Though, the issue reproduces with OP's case of edib as well.

@ishitatsuyuki unfortunately it works locally. :(

Can you please compile elixir from master and see if you can find more information? It should be doable with:

git clone https://github.com/elixir-lang/elixir.git
cd elixir
make clean compile

This is the code that fails:

https://github.com/elixir-lang/elixir/blob/4f25ccd2d04adce3c93b2e30988cd793ba6c86ec/lib/mix/lib/mix/utils.ex#L585-L586

Maybe you can rewrite this clause to do something like this:

      {:ok, {{_, status, _}, _, _}} = response ->
        IO.inspect response
        {:remote, "httpc request failed with: {:bad_status_code, #{status}}"}

Run make mix, then try to install the archive and see if it prints more information.

You can also call:

:httpc.set_option(:verbose, :verbose, :mix)
# :httpc.set_option(:verbose, :debug, :mix)
# :httpc.set_option(:verbose, :trace, :mix)

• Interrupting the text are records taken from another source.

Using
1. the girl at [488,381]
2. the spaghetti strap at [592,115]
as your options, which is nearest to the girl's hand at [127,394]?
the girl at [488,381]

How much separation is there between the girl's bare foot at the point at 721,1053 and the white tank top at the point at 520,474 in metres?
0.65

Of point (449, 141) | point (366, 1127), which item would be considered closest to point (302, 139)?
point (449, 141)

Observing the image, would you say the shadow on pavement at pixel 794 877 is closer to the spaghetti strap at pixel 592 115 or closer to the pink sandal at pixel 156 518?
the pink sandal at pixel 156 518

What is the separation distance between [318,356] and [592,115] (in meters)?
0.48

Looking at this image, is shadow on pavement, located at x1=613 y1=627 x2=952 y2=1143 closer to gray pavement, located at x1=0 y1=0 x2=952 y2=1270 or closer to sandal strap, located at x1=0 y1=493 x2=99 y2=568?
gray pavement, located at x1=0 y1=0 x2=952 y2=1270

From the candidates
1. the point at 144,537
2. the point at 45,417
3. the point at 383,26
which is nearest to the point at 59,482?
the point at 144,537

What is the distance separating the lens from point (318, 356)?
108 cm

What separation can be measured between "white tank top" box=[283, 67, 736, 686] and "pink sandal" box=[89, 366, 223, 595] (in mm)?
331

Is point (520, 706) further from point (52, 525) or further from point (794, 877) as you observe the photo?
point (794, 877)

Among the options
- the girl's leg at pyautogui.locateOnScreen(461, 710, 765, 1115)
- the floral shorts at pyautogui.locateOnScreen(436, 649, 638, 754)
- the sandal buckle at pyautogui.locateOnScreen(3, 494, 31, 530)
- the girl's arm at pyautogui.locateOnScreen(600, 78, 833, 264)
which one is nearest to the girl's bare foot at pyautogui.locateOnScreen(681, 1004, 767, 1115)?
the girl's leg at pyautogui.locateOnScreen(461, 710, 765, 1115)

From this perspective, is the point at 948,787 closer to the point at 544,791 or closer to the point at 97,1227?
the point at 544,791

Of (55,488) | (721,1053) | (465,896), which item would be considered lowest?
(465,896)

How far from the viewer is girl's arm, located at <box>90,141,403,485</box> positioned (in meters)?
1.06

Right after this line and run make mix and then try again and see if you can find more info.

I did that and what I found is that it was indeed S3 returning 403. Though, I couldn't judge what's acting wrong even with the trace logs.

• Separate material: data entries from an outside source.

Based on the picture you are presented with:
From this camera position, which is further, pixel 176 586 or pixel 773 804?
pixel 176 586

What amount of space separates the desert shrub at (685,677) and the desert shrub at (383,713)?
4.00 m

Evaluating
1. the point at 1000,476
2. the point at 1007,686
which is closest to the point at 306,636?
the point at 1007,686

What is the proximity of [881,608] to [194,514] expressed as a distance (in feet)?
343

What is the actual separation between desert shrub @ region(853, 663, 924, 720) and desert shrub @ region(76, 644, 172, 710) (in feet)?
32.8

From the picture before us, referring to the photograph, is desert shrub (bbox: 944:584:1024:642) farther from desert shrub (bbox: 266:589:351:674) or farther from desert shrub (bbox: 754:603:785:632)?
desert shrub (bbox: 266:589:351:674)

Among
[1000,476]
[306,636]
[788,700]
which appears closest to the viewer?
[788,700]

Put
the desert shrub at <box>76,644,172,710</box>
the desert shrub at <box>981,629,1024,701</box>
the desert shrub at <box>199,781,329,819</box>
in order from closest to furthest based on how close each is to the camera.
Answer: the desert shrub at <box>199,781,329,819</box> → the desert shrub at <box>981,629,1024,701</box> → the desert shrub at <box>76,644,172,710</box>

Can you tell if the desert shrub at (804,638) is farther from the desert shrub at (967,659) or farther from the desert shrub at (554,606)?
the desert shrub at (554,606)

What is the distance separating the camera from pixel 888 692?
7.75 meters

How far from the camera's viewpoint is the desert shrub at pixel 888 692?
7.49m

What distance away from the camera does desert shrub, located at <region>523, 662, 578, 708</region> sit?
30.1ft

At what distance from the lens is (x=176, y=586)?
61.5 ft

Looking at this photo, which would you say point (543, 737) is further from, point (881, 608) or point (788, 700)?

The trace logs gave me internal dump of the http related data structures, but the links contained inside that was valid, which means there's probably something wrong at a different layer. I'll try MITM-ing some time later.

What I found through mitmproxy was that the request made was missing ? before the query strings. Any idea how I can locate the root cause?

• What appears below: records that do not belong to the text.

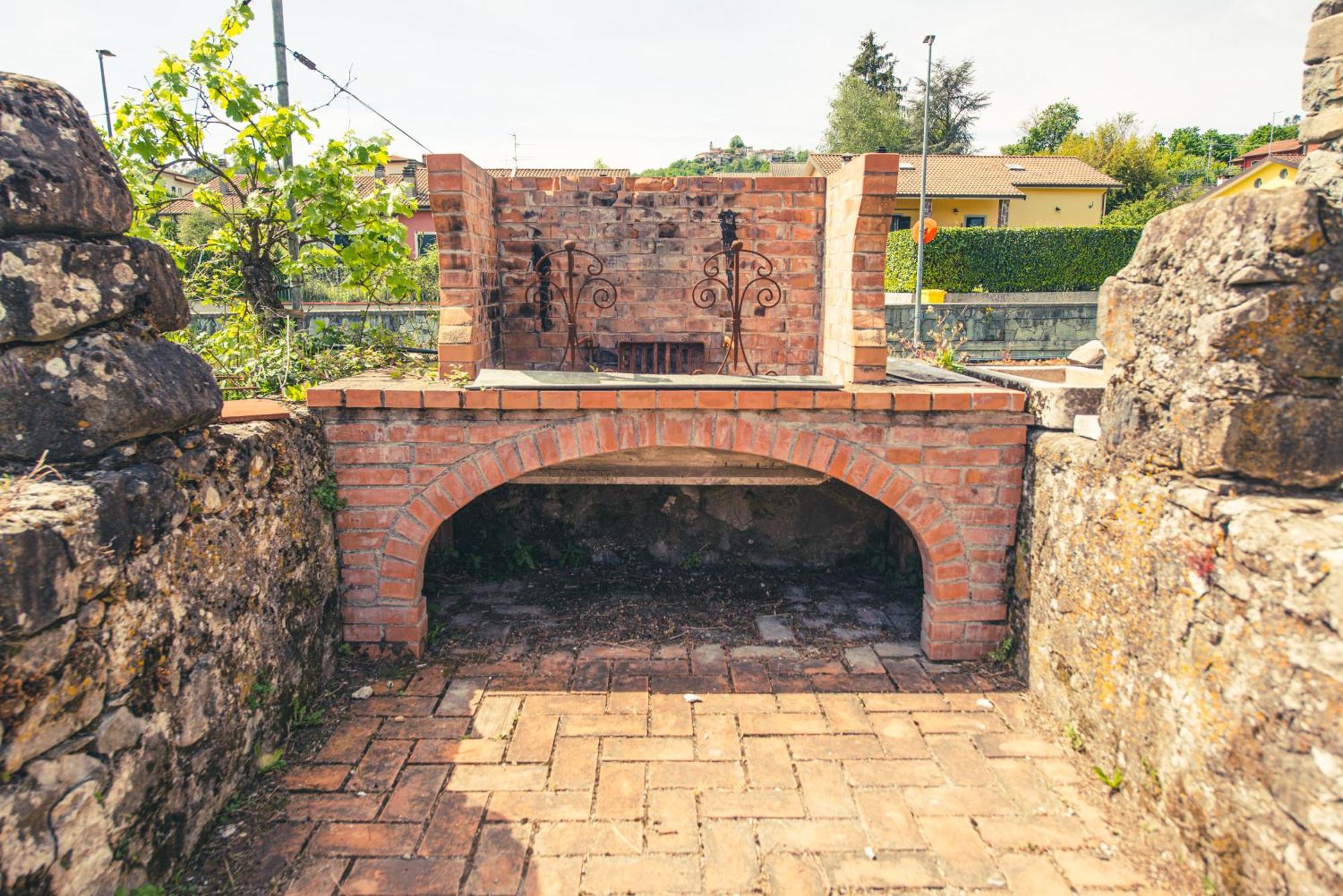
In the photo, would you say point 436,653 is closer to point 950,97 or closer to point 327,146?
point 327,146

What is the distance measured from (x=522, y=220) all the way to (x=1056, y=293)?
20.1m

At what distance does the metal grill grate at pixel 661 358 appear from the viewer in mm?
5676

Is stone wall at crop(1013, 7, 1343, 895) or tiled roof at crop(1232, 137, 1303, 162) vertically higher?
tiled roof at crop(1232, 137, 1303, 162)

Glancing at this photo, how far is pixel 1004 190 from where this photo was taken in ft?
107

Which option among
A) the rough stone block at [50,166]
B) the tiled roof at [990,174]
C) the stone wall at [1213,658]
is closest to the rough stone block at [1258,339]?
the stone wall at [1213,658]

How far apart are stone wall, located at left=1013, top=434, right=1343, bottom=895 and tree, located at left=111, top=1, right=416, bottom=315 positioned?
4.59 m

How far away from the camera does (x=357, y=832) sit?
2910 millimetres

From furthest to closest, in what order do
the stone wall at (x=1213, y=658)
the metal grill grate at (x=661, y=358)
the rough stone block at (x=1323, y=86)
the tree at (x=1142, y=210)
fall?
1. the tree at (x=1142, y=210)
2. the metal grill grate at (x=661, y=358)
3. the rough stone block at (x=1323, y=86)
4. the stone wall at (x=1213, y=658)

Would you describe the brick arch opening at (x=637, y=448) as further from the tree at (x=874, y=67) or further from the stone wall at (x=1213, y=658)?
the tree at (x=874, y=67)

The query string is missing on the initial request or after the redirect?

José Valimwww.plataformatec.com.br
http://www.plataformatec.com.br/Founder and Director of R&D

No, just the ? character (after redirect). A sample:

https://github-production-release-asset-2e65be.s3.amazonaws.com/81605260/ae34400c-5f4b-11e8-8a9e-08305ce0e20bX-Amz-Algorithm=AWS4-HMAC-SHA256&X-Amz-Credential=AKIAIWNJYAX4CSVEH53A%2F20180630%2Fus-east-1%2Fs3%2Faws4_request&X-Amz-Date=20180630T090917Z&X-Amz-Expires=300&X-Amz-Signature=686c7570244df7d7ef73573faefc6641a29361762b6796633addc9dbbc98d34a&X-Amz-SignedHeaders=host&actor_id=0&response-content-disposition=attachment%3B%20filename%3Delchemy-0.7.4.ez&response-content-type=application%2Foctet-stream

I think things are consistently broken with Mix 1.6.6 + OTP21.

Here are a list of environments that reproduces the issue:

• Mix 1.6.6, OTP 19 or 21
• Mix 1.6.5, OTP 20 (OTP 19 from Docker Hub works)

I've confirmed this behavior from both US and JP, which means this is location independent.

@ishitatsuyuki so I couldn't reproduce it 3 days ago but now I just tried again with the same Elixir and OTP versions and it failed. So my suspicion is that it is probably broken for a while but the error is showing up depending on external factors. I am investigating.

Got it: https://github.com/erlang/otp/pull/1859 :D

Thanks a lot for your inputs and feedback!